Instructions for the task ::
The records below are to be restated word for word, with their images omitted.

Input records ::

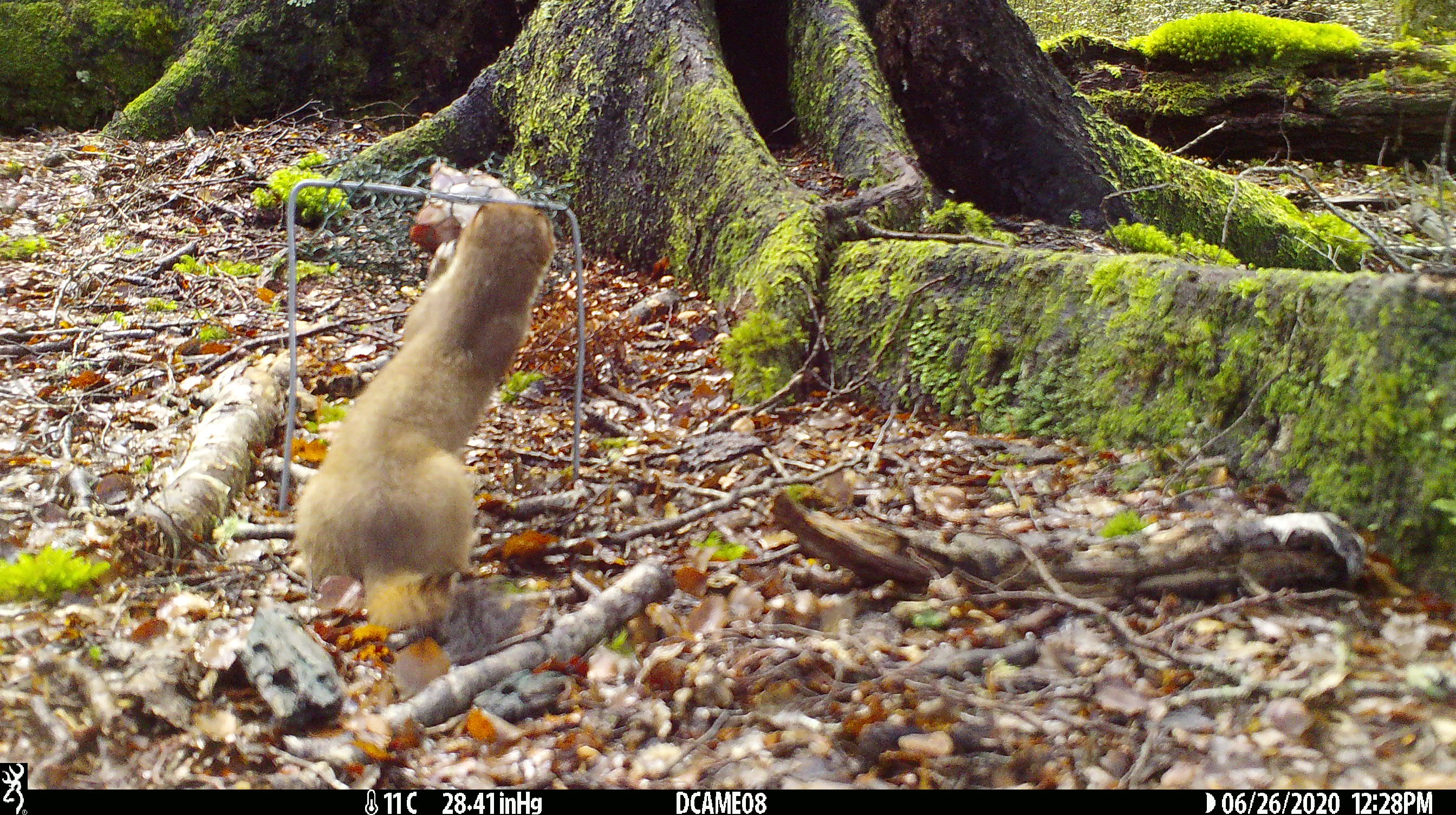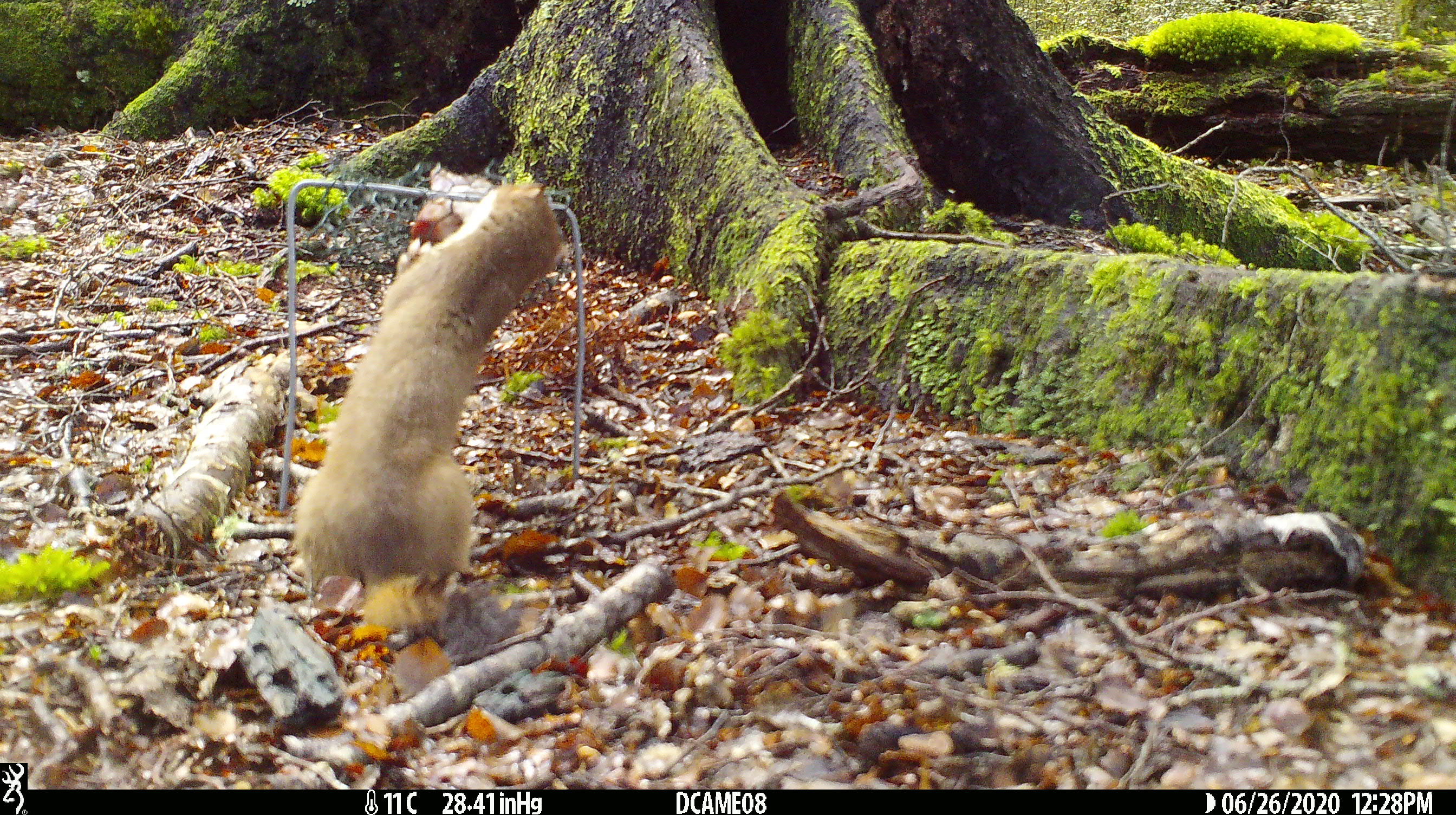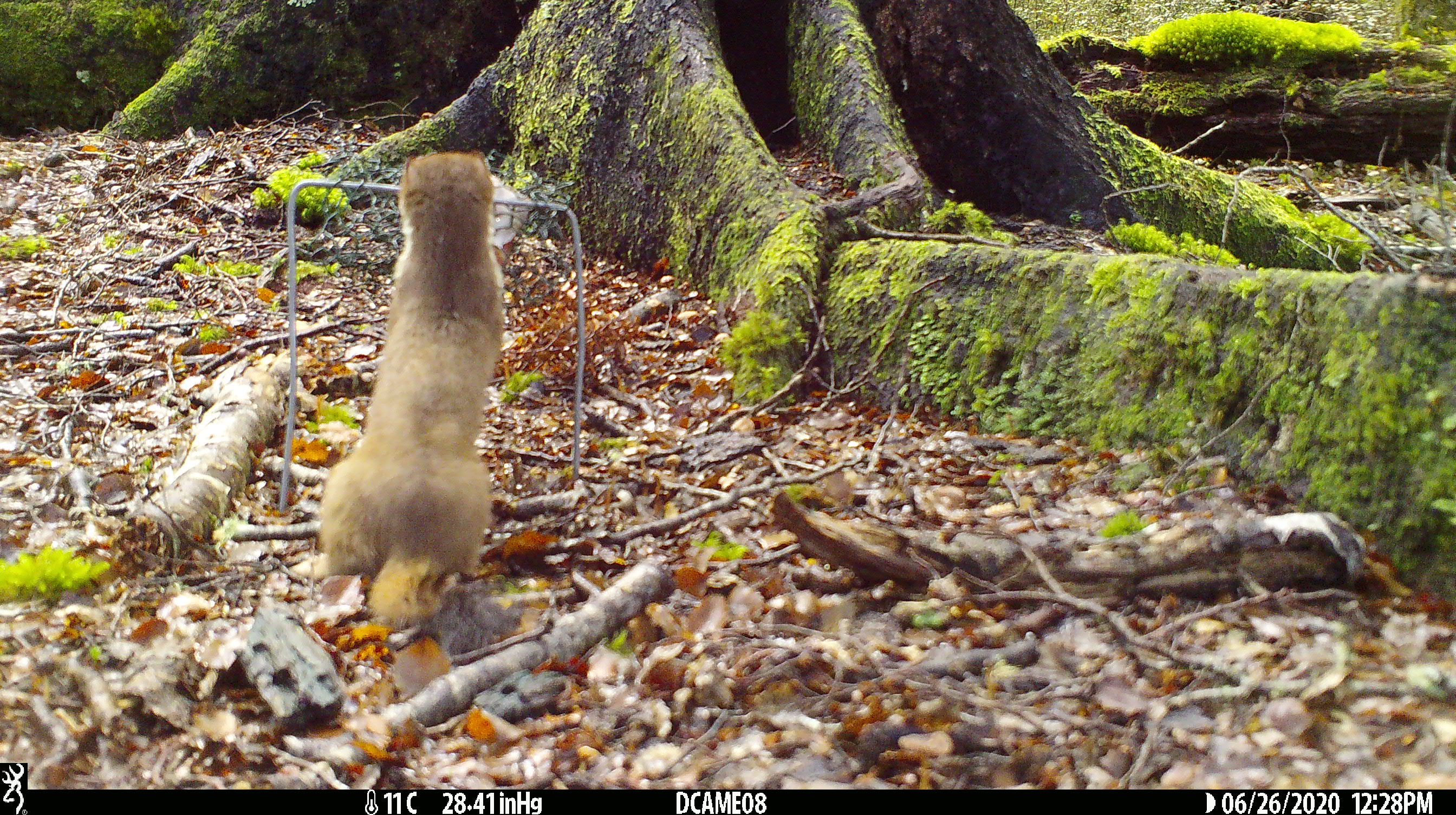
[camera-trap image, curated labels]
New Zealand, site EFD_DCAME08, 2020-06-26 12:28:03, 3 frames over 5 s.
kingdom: Animalia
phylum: Chordata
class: Mammalia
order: Carnivora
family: Mustelidae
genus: Mustela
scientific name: Mustela erminea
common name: stoat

Solution for this task ::
[camera-trap image, curated labels]
New Zealand, site EFD_DCAME08, 2020-06-26 12:28:03, 3 frames over 5 s.
kingdom: Animalia
phylum: Chordata
class: Mammalia
order: Carnivora
family: Mustelidae
genus: Mustela
scientific name: Mustela erminea
common name: stoat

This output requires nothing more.